Comedian Nish Kumar said his “experience as a black man in Britain changed” after the September 11 attacks in New York.
The 38-year-old, known for presenting satirical comedy shows such as The Mash Report and Late Night Mash, spoke about his experiences with racism and the collapse of the Twin Towers when he was 16 years old.
In his column “A Letter to My Younger Self” in the Big Issue, he said: “I felt like my experience as a black man in Britain had changed (after 9/11).”
“My father was selling fabric and going on a business trip to New York in three weeks, even though we all begged him not to go.
“He had a rough time at JFK, he was pulled into an interrogation room and they were throwing fabric samples on the table.
“It definitely changed something in the culture of people who looked like me, and we were a Hindu family, not even a Muslim family.
“So, what it was like for Muslim families is incomprehensible to me.”
Kumar also talked about the people he looked up to when he was growing up.

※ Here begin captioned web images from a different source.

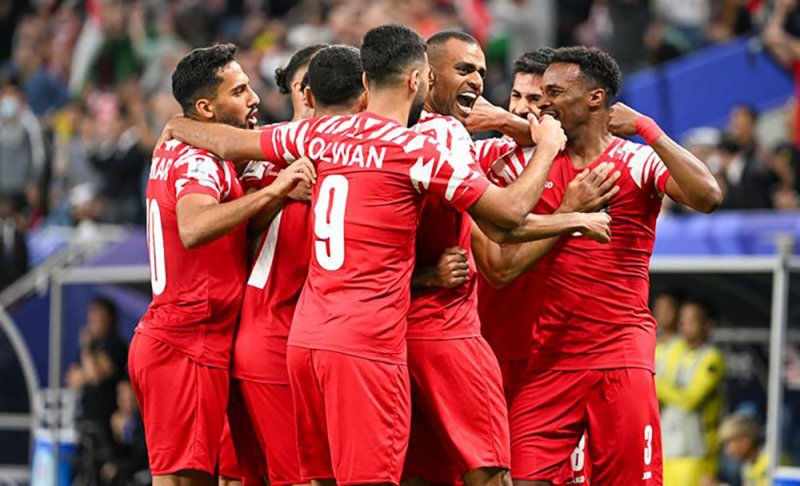 “النشمي” يروض “النمر الماليزي”  برباعية نظيفة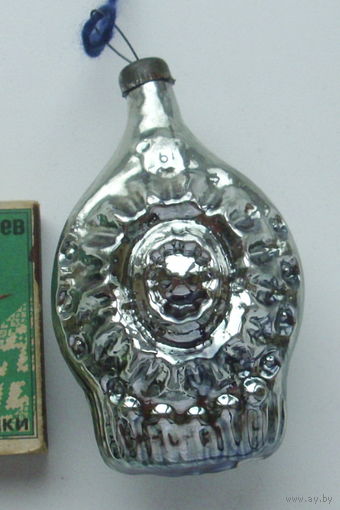 Ёлочная игрушка. Г-32.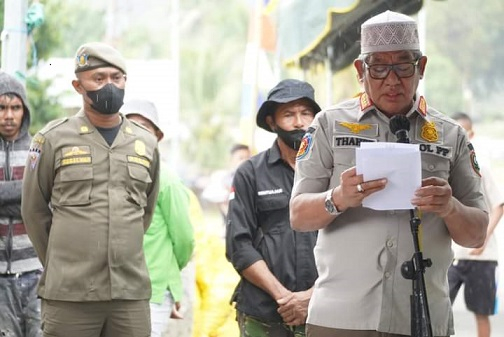 Bupati Maluku Tenggara Gelar Doa Bersama Lintas Agama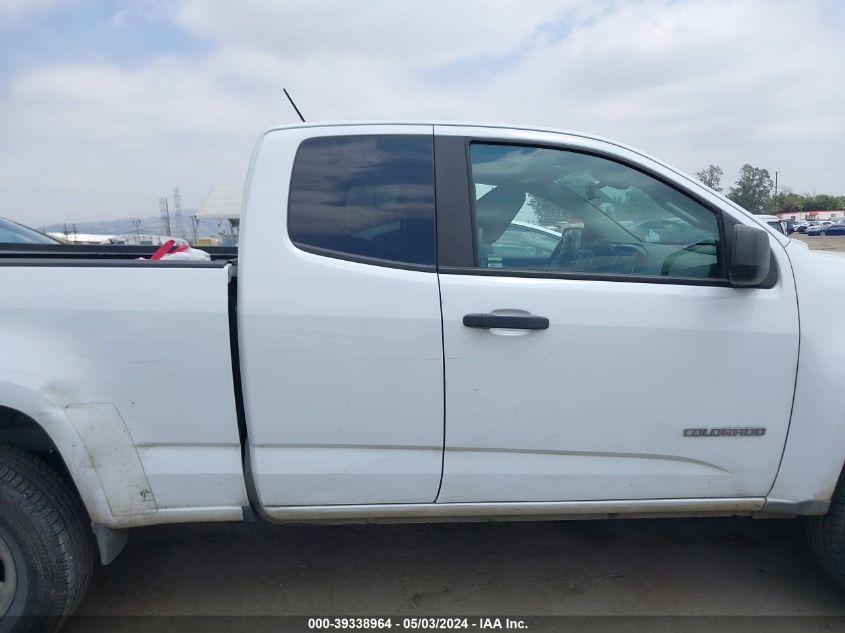 VIN 1GCHSBEN4J1113748 2018 CHEVROLET COLORADO no.13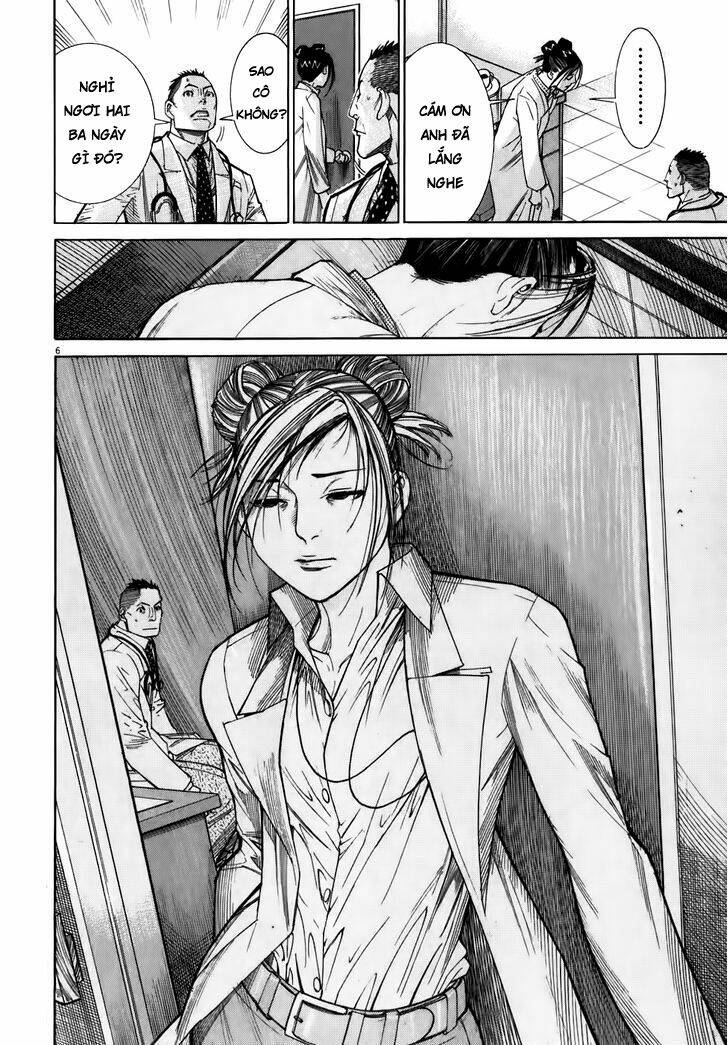 team medical dragon - y đội rồng chapter 104 6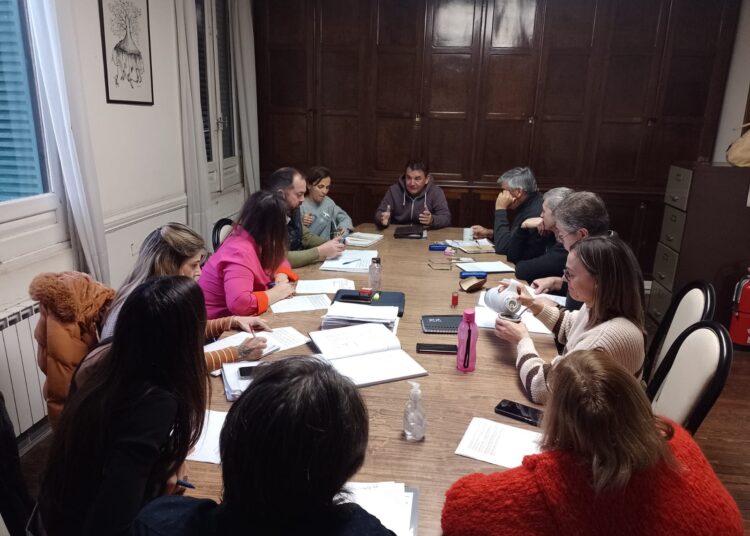 Pidieron extender la concesión del camping Martín Reta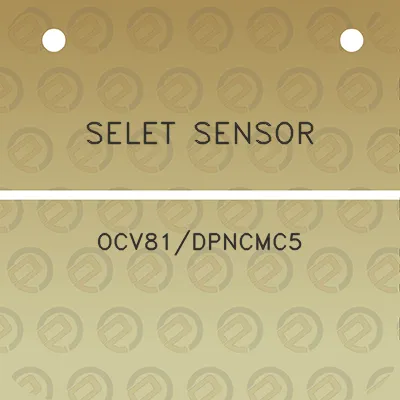 selet-sensor-ocv81dpncmc5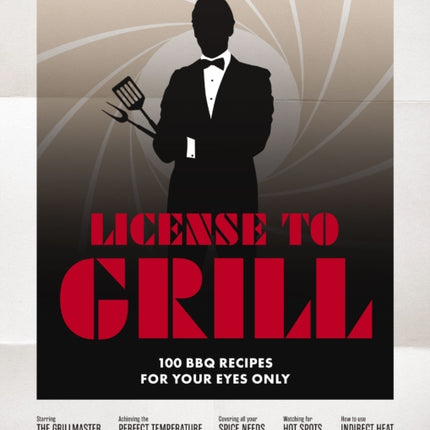 License to Grill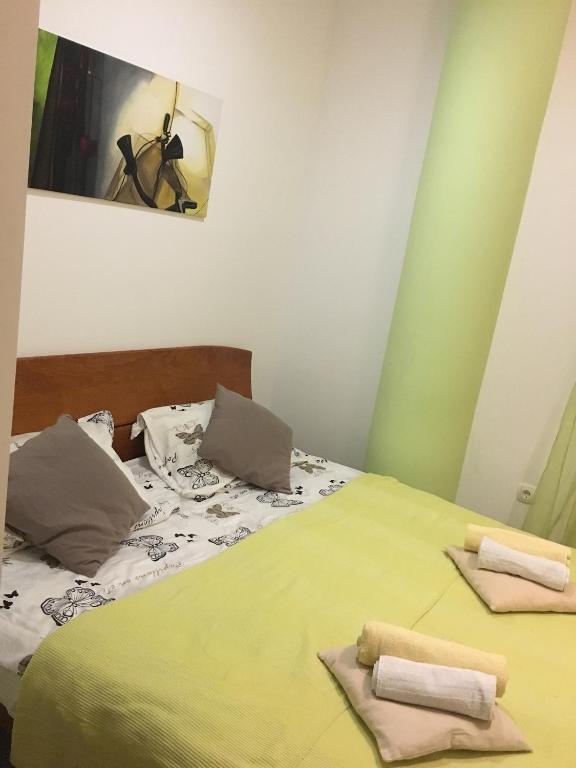 Zdjęcie z galerii obiektu Apartments for families with children Slivnica, Zadar - 17512 w mieście Posedarje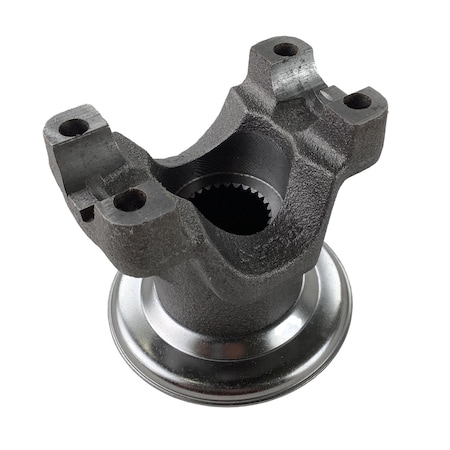 Neapco Yoke, End, Driveshaft, 1.235 Spline 28 Teeth, U-Bolt Construction, 1810 Series A-7.547 B-1.938 N2-4-FD02X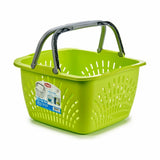 Multi-purpose basket Stefanplast With handles Plastic 18 L 39 x 21,5 x 39 cm (30 Units)-3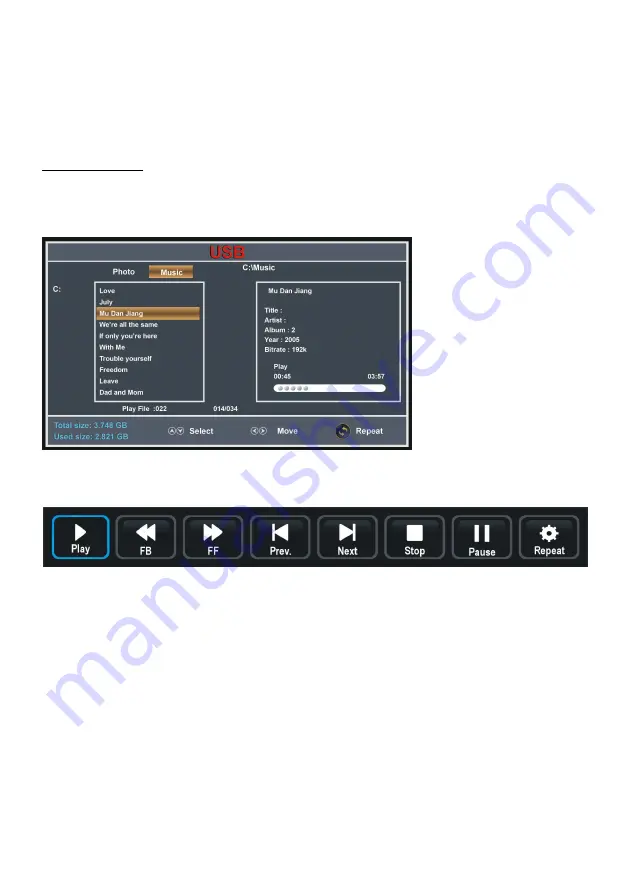 Supersonic SC-2211 User Manual Download Page 18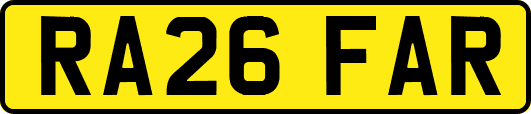 RA26FAR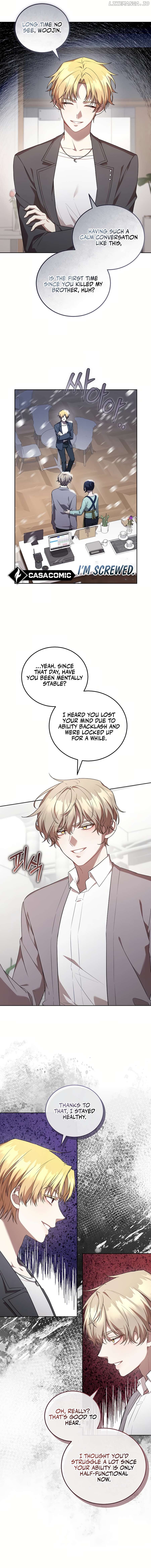 S-Class Self-Employed Person Chapter 48 - page 8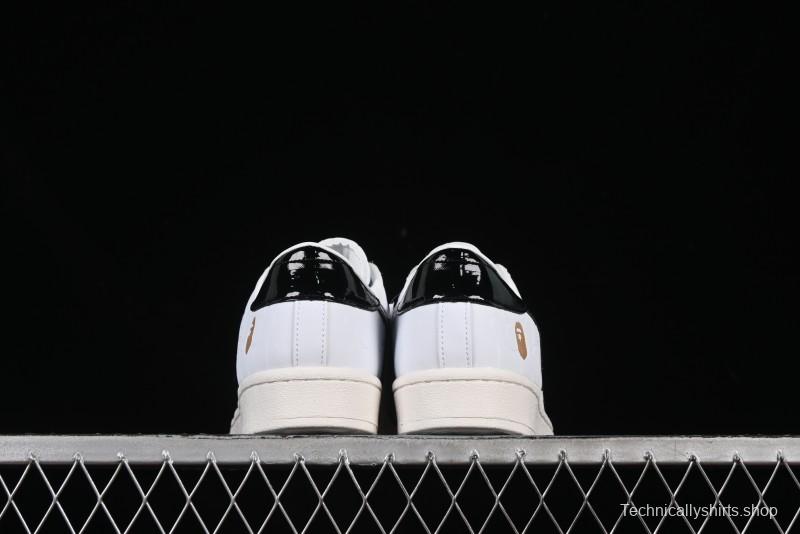 Adidas Bape Superstar JR2701 Shell Toe Casual Sneakers - JR2701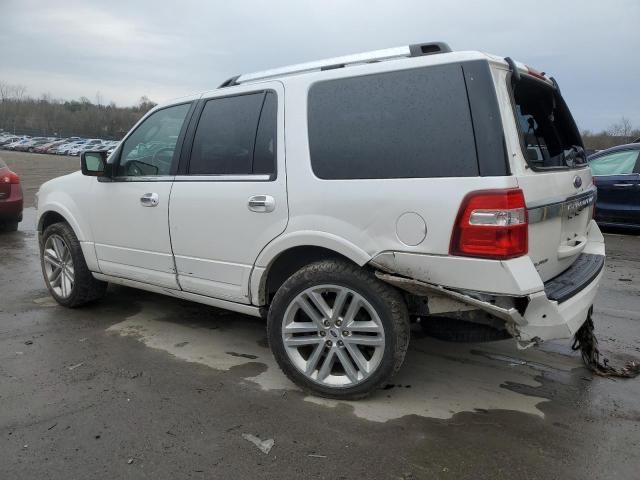 2017 Ford Expedition Limited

“I would rather have them as my role models than Rishi Sunak, Suella Braverman and Priti Patel, the most prominent British Asians in the country at the moment,” he said.
The comedian cited fellow comedians Sanjeev Bhaskar, Meera Syal, Neena Wadia and Kalvinder Gher as heroes of his younger self.
“Seeing them live created a seismic shift in my understanding of who was capable of doing comedy,” he said.
“But I still had no idea what a career in comedy was going to look like or how I was going to make it happen.”
The comedian said that watching theater productions at his age helped him understand Shakespeare and “opened my head wide.”
“One intrepid teacher who believed culture should be for everyone discovered a scheme where students could get cheap theater tickets,” he said.
“So at 16 I started going to see West End shows for like five guineas.
“I used to go to the National Theater and Barbican all the time.
“Now I think it was an absolute privilege to have access to that.
“He blew my head wide open.
“If you put a group of 16-year-olds in front of something good, they'll get really into it.
“I remember seeing Tim West perform King Lear.
“We were bored with Shakespeare in class and I didn't read it. It was amazing, we understood it all and I don't know how that was possible.
Reflecting on the economic barriers facing young people who want to join the arts, he said: “If we allow the arts to become merely a playground for the privileged, that will make us all poorer.”
Concluding his message, Kumar spoke about life in 2024 and said: “In many ways, we are in a more developed place than when I was 16.
“I would say there are definitely things that my younger self would have been surprised about.”
Read Nish Kumar's full letter to my younger self in this week's big issue, out now.
“Lifelong food practitioner. Zombie geek. Explorer. Reader. Subtly charming gamer. Entrepreneur. Devoted analyst.”